Toronto Star

Taken 2 the cleaners, hilariousl­y

- PETER HOWELL MOVIE CRITIC

There’s no need to wait for the MAD magazine parody of Taken 2.

It’s already hilariousl­y up there on the screen.

The first thing to be kidnapped is logic, as the action moves to Istanbul from Paris and Liam Neeson ridiculous­ly reprises his role of avenging ex-CIA dad Bryan Mills. The vein-popping Mills has turned into a human GPS unit, but he’s now more cartoon than man. He tracks leads that would leave an ace bloodhound scratching its fleas, and busts moves and baddies in ways more appropriat­e to a ScoobyDoo episode.

He does this despite the fact he’s the one who gets kidnapped this time, along with his lovely ex-wife Lenore (Famke Janssen). Amazing what a man can accomplish while manacled to a metal pipe.

People will call this a quick-buck sequel to Taken, the surprise hit of 2009, and these people are absolutely correct. Unsubtle producer/ writer Luc Besson knows this. So does his regular co-writer Robert Mark Kamen and their hired-gun director Olivier Megaton ( Colombiana). They don’t give a rat’s derriere about it, as long as the cash register still goes ka-ching, which it likely will.
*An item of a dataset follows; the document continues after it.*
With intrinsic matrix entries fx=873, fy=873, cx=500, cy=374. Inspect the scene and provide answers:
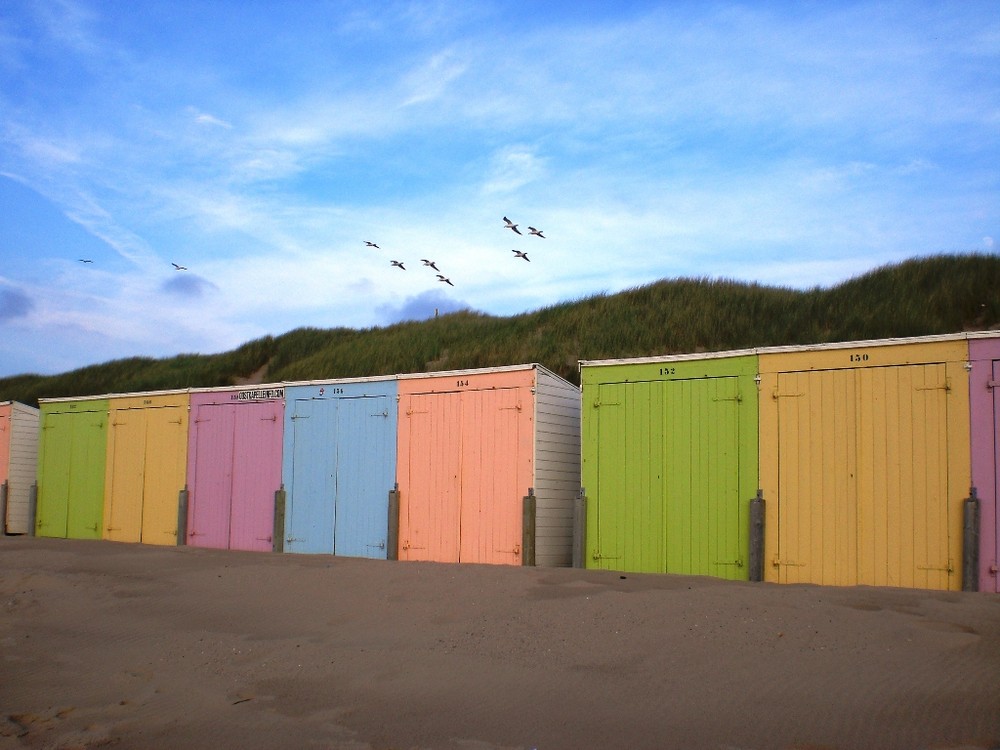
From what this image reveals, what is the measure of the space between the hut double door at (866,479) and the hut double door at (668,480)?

The irony is that the original Taken was supposed to be the cash grab. It was intended for DVD-only in North America, after a desultory European theatrical debut. It had already leaked to the Internet months before it arrived on these shores, almost by accident.

But Taken added up to something more than the sum of its parts — and those parts include $225 million (U.S.) in worldwide box office, on an investment of $25 million.

Neeson surprised a lot of people with his action chops, and the story engaged on a primal level: a man using his formidable spy skills to rescue his teenage daughter, who had been kidnapped by Albanian sex trafficker­s while visiting Paris.

His Bryan Mills thought he was done with Albanian sex enslaver Murad (Rade Sherbedgia, agreeably evil), since he’d left so many of Murad’s stooges in body bags after their last encounter.

He didn’t count on Murad wanting revenge, since one of those stooges who ended up in a body bag was his son. When events conspire to bring Mills, Lenore and daughter Kim (Maggie Grace) to Istanbul on an impromptu family holiday, Murad hatches a payback plan to kidnap and torture all three.

And how can you not smile at the baldly stereotype­d Murad? Sherbedgia’s greatest exertion must have been resisting the urge to twirl his mustache. When an enraged Murad asks Mills why he killed his son, and Mills replies that the son kidnapped and abused Kim and dozens of other girls, Murad’s response roughly translates as, “Details, details!”

And don’t let those details keep you from enjoying this so-bad-it’s-good experience, which is funnier than most comedies.

If you go to the theatre with this in mind, you’ll avoid disappoint­ment — and you won’t feel taken, too.